Qustion is not that, isn't it
2

Do it in place using the following piece of code:

Array(0...100).map { String($0) }

Comments

2

If you're looking do something like Python's .join(), Perl's join(), PHP's implode(), you can use .joined(separator: String) -- but only on a list of String values.

So you'll still need the .map as shown above to do the conversion, but once that's done, it looks a lot more like what you're used to:

    let stringifiedNumberList = numberList
        .map { String($0) }
        .joined(separator: ", ")

If you want to get fancy...

One cool thing you can do is add "and" or "or" before the last element in the output, to provide an Oxford comma delimited list, by taking advantage of the .map already being there.
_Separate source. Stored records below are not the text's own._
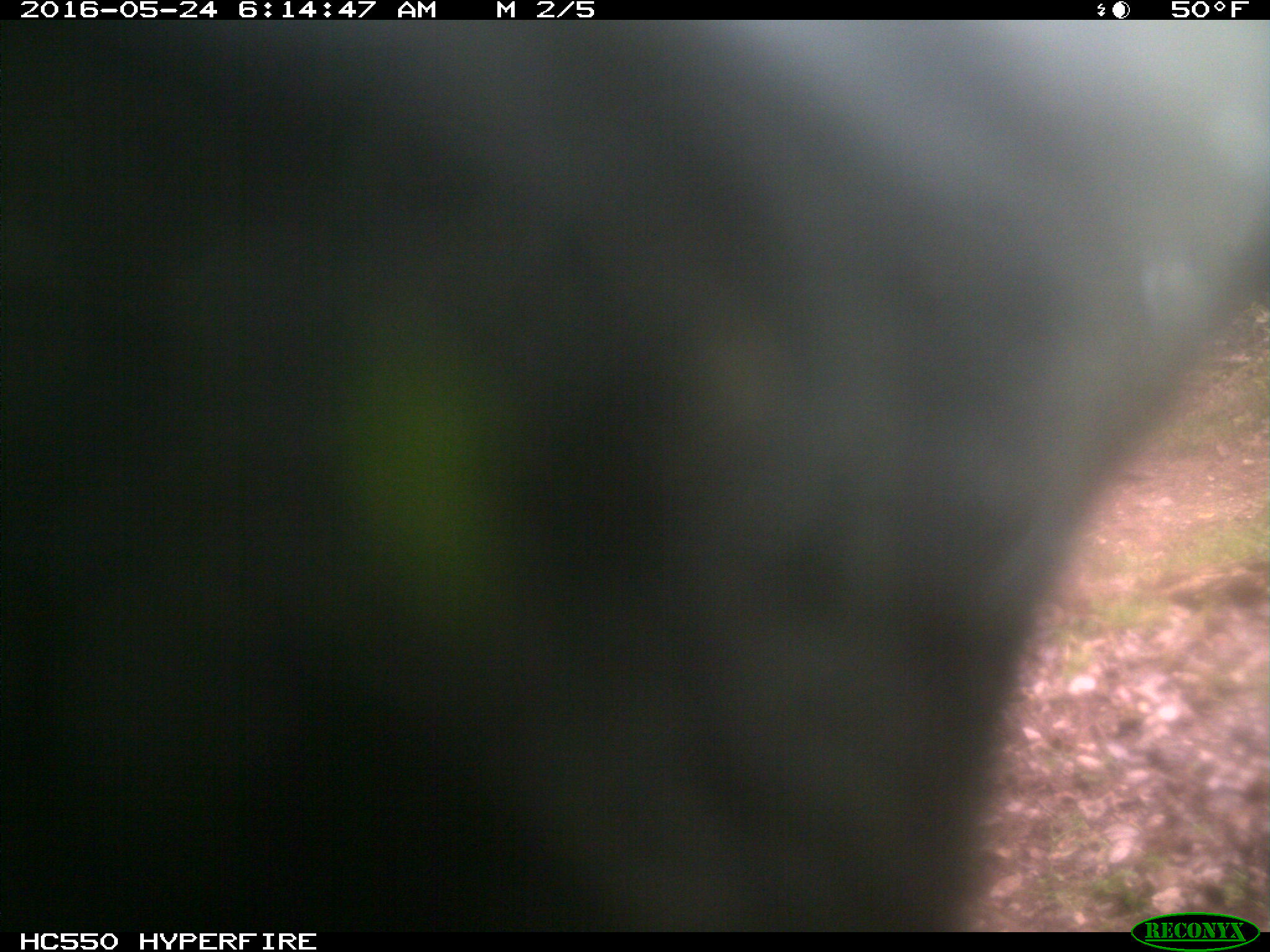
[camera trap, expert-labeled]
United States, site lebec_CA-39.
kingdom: Animalia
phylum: Chordata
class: Mammalia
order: Artiodactyla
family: Bovidae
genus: Bos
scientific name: Bos taurus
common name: domestic cow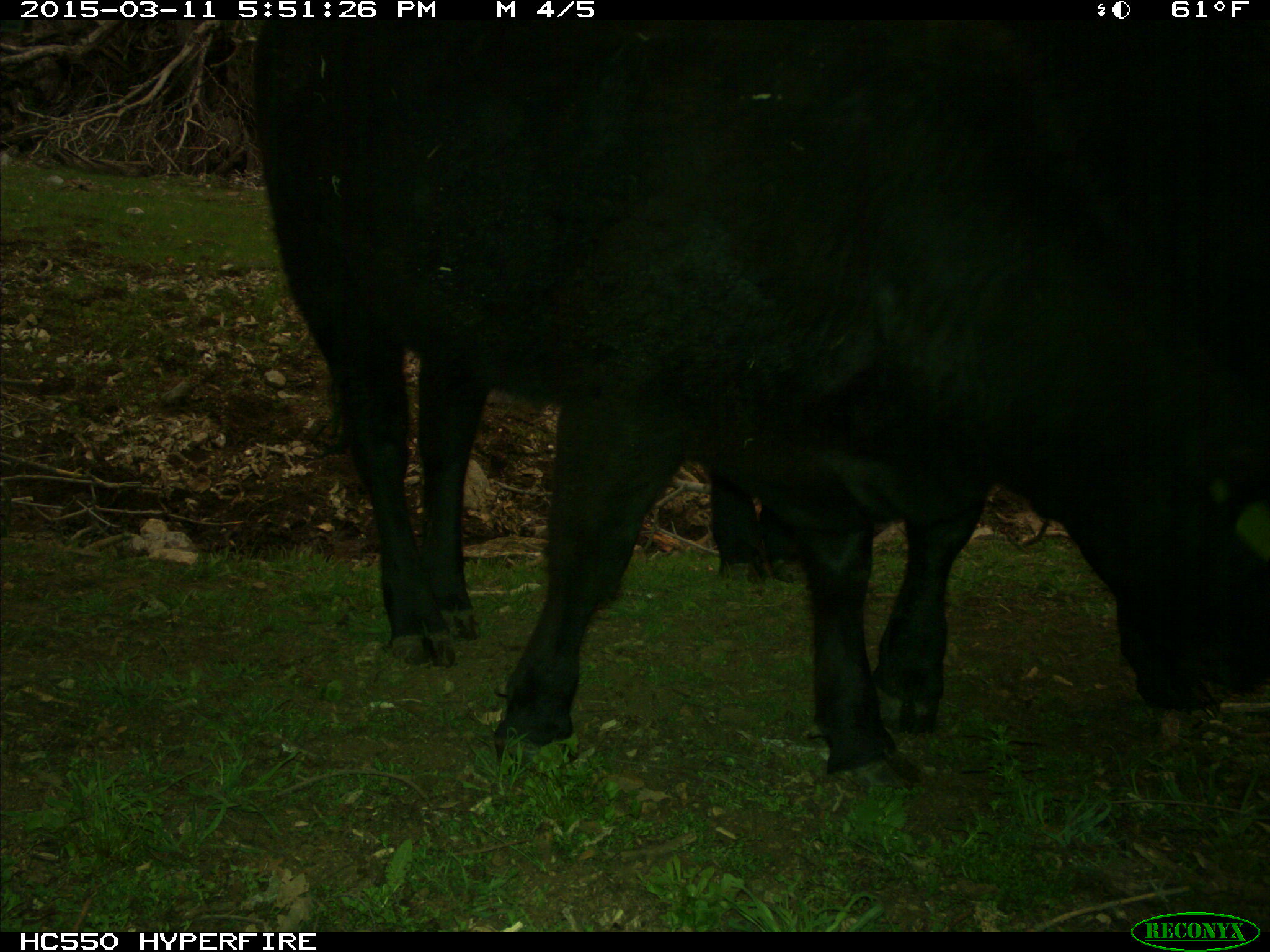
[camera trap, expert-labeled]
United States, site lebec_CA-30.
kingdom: Animalia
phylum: Chordata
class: Mammalia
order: Artiodactyla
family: Bovidae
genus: Bos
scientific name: Bos taurus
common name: domestic cow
The .enumerated() method can help out by giving you an index on each element the map iterates through:

    let stringifiedNumberList = numberList
        .enumerated()
        .map {
            if $0.0 == (numberList.count - 1) {
                return "and " + String($0.1)
            } else {
                return String($0.1)
            }
        }
        .joined(separator: ", ")

Comments

1

Declare your integer array like this :

let integerArray = [1 , 2 ,4 ,5]

Print your typecasted array Like this :

print(integerArray.map { String($0) })

And you can try typecasting to any data type like Float , Double , Int8 etc , here map will take each element from array and change to mentioned data type and assign it back to your array.